Sidney: “Segundo o Ministro, não estão previstos cortes para as bolsas em andamento. Lembrando que os valores das bolsas estão congelados desde Entretanto não há previsão de recursos para bolsas novas o que, claramente, tem efeitos nefastos com o comprometimento na formação de toda uma geração de pesquisadores. É a produção de ciência e tecnologia, mas, principalmente a formação de recursos humanos de qualidade”.
O Imparcial: Quantos alunos vão deixar de receber bolsas do CNPq?
Sidney: “O corte envolvendo os recursos (bolsas e dinheiro para realização de pesquisas) previsto para as chamadas em andamento, e ainda nem julgadas, do CNPq infelizmente é profundo. Simplesmente não há recursos. Zero!”.
O Imparcial: A Unesp de Araraquara criou projetos que ajudam no combate à pandemia do coronavírus. Com os cortes no orçamento, eles podem ser afetados?
Sidney: “A importância da Ciência ficou escancarada com a pandemia. As vacinas foram desenvolvidas em tempo recorde e a consciência dos cuidados e precauções que evitaram uma tragédia ainda maior vieram dos cientistas. O ecossistema de pesquisa e ensino criado na UNESP cria as condições para o desenvolvimento de novas tecnologias, produção de fármacos, testes de laboratório (incluindo os de Covid) e atendimento a comunidade.

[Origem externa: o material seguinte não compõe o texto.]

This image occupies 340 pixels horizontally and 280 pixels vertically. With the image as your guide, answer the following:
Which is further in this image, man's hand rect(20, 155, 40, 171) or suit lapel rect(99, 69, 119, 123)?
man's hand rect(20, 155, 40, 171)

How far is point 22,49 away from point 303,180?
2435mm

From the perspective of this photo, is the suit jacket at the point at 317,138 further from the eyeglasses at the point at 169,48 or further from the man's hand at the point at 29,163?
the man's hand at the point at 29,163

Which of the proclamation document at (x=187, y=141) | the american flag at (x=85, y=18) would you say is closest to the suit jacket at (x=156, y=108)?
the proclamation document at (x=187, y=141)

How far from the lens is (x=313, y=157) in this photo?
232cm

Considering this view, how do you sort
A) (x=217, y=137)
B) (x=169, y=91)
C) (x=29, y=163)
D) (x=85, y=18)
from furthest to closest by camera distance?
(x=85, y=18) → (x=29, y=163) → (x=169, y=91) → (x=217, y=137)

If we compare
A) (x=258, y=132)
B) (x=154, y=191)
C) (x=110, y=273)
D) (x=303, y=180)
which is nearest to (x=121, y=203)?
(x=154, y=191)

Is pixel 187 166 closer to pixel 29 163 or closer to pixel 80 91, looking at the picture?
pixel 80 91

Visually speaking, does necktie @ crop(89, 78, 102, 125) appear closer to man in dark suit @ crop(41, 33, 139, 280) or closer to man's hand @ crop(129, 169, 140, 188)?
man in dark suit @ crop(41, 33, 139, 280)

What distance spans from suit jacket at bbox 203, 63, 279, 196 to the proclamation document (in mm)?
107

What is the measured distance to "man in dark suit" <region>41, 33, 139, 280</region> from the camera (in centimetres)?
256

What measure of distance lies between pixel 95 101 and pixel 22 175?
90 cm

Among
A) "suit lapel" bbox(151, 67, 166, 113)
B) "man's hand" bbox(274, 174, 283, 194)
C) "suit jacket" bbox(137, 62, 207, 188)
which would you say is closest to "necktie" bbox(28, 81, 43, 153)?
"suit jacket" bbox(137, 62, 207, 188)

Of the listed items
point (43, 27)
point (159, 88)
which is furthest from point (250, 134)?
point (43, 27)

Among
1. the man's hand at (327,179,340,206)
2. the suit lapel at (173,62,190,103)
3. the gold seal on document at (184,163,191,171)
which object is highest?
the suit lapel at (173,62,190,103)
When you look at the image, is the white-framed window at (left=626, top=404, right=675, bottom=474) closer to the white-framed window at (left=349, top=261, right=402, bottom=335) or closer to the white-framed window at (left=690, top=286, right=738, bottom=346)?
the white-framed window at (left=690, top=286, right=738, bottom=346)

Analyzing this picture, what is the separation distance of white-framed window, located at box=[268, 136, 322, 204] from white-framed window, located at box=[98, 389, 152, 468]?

Veja por exemplo o filme no YouTube mostrando o Núcleo de Atendimento a Comunidade da Faculdade de Ciências Farmacêuticas do Campus de Araraquara (https://www.youtube.com/watch?v=-7Dhf-0J54c). O NAC é o responsável pelos exames de Covid de toda a região com centenas de exames por dia. Esse ecossistema é complexo e envolve o orçamento próprio da Universidade, o financiamento das agências de fomento, entre elas FAPESP e CNPq, convênios com SUS e secretarias, entre outros. O enfraquecimento de um dos elos dessa grande corrente tem consequências no sistema todo e é isso que estamos assistindo, o enfraquecimento, senão a exclusão mesmo, do elo CNPq. Ressalte-se aqui o manifesto da última sexta-feira de mais de oitenta entidades científicas contra a manobra do Ministério da Economia retirando recursos do CNPq (http://portal.sbpcnet.org.br/noticias/mais-de-80-entidades-cientificas- subscrevem-manifesto-contra-manobra-sorrateira-do-ministerio-da-economia-que-retira-recursos-do-cnpq/)”.
O Imparcial: Como o senhor enxerga o futuro das Ciências no Brasil?
Sidney: “É preciso ser otimista e acreditar que conseguiremos estabelecer um sistema de Ciências e Educação forte que seja independente do partido que está no governo. Mas há uma crise real e uma situação emergencial que está posta. Infelizmente o futuro está comprometido com o que tem acontecido sistematicamente nos últimos dois anos. A Sociedade precisa reagir. É a soberania nacional em jogo. Deixo aqui uma pergunta do tipo daquela do ovo e da galinha. Só nações fortes podem ter Ciência forte? Ou é justamente o desenvolvimento de uma Ciência forte que torna uma nação forte?”, finaliza o diretor do IQ da Unesp em Araraquara.